本动手实验Region以 us-east-2 为例,您也可以选择您需要的其他region。
创建EC2密钥对,在后续步骤中需要使用这个密钥对来登陆EC2,操作步骤如下:

点击 密钥对进入创建密钥的页面,点击右上方的 创建密钥对 按钮,进入创建密钥对页面:

在创建密钥对页面,在名称中输入 bigdata-workshop-key, 点击右下方的 创建密钥对按钮:

之后点击确认,下载创建的密钥对:

将下载的密钥对权限修改为400, Mac上的操作方法如下:
chmod 400 emr-workshop.pem
windows 的可参考:
https://superuser.com/questions/1296024/windows-ssh-permissions-for-private-key-are-too-open
打开控制台,进入到Amazon EMR服务主页: https://console.aws.amazon.com/elasticmapreduce/home?region=us-east-2
点击 创建集群,进入页面后,点击左上方 转到高级选项,使用高级选项来创建EMR演示集群。
在步骤1: 软件与步骤页面,保持默认值不变(请注意,这里的emr的版本是 5.30.1, 默认版本会随着EMR的发布而改变)。
点击 下一步 ,进入步骤2.
在步骤2,调整如下参数:
在 Cluster Nodes and Instances 做如下调整:

在 Cluster Scaling 做如下调整:

思考:1/20/4/4 表示什么样的扩容策略呢?
配置完成后,点击 下一步 进入步骤3.
将集群名称修改为 emr-scaling,

点击 下一步 进入步骤4.

* [练习目标]
请把上文创建 EMR 集群的操作说明中,从含有“在创建密钥对页面,在名称中输入 bigdata-workshop-key, 点击右下方的”的文字开始、到“点击 下一步 ,进入步骤2.”为止的那部分一字不改地抄写出来。

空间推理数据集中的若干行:

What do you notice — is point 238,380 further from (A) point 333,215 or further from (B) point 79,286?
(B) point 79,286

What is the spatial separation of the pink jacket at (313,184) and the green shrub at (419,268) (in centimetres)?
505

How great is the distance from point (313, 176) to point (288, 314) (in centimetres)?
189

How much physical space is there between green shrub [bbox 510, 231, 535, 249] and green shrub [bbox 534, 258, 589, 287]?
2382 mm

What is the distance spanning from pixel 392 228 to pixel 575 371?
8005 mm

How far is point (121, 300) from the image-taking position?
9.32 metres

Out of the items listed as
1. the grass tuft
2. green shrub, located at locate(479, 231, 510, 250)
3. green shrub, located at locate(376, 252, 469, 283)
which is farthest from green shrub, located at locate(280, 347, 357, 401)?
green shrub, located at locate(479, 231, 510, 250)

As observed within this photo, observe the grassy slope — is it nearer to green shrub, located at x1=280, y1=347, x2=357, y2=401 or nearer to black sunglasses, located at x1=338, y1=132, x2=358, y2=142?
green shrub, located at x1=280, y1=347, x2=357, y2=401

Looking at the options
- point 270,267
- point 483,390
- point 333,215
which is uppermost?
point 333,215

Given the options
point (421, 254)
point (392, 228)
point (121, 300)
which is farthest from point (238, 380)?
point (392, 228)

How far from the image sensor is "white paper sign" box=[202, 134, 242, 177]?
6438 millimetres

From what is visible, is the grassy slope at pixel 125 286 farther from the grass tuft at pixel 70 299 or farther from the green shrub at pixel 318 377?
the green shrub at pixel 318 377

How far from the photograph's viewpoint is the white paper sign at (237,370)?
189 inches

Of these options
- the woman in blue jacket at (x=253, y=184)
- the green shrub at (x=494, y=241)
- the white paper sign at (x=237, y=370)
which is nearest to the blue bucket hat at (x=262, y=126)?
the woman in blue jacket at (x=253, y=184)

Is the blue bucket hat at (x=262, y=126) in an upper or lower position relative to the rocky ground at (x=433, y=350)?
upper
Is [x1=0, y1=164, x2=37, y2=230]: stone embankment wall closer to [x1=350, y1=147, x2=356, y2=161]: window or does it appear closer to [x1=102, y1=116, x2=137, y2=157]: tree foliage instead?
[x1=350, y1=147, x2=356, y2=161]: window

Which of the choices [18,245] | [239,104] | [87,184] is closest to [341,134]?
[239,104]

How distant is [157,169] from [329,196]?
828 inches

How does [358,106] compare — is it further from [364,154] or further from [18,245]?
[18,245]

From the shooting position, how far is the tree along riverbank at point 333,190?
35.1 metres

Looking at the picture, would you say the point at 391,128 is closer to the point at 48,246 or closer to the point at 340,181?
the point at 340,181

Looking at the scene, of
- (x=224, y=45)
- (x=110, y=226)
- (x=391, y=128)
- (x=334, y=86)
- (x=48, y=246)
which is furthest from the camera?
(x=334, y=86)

* [回答]
在创建密钥对页面,在名称中输入 bigdata-workshop-key, 点击右下方的 创建密钥对按钮:

之后点击确认,下载创建的密钥对:

将下载的密钥对权限修改为400, Mac上的操作方法如下:
chmod 400 emr-workshop.pem
windows 的可参考:
https://superuser.com/questions/1296024/windows-ssh-permissions-for-private-key-are-too-open
打开控制台,进入到Amazon EMR服务主页: https://console.aws.amazon.com/elasticmapreduce/home?region=us-east-2
点击 创建集群,进入页面后,点击左上方 转到高级选项,使用高级选项来创建EMR演示集群。
在步骤1: 软件与步骤页面,保持默认值不变(请注意,这里的emr的版本是 5.30.1, 默认版本会随着EMR的发布而改变)。
点击 下一步 ,进入步骤2.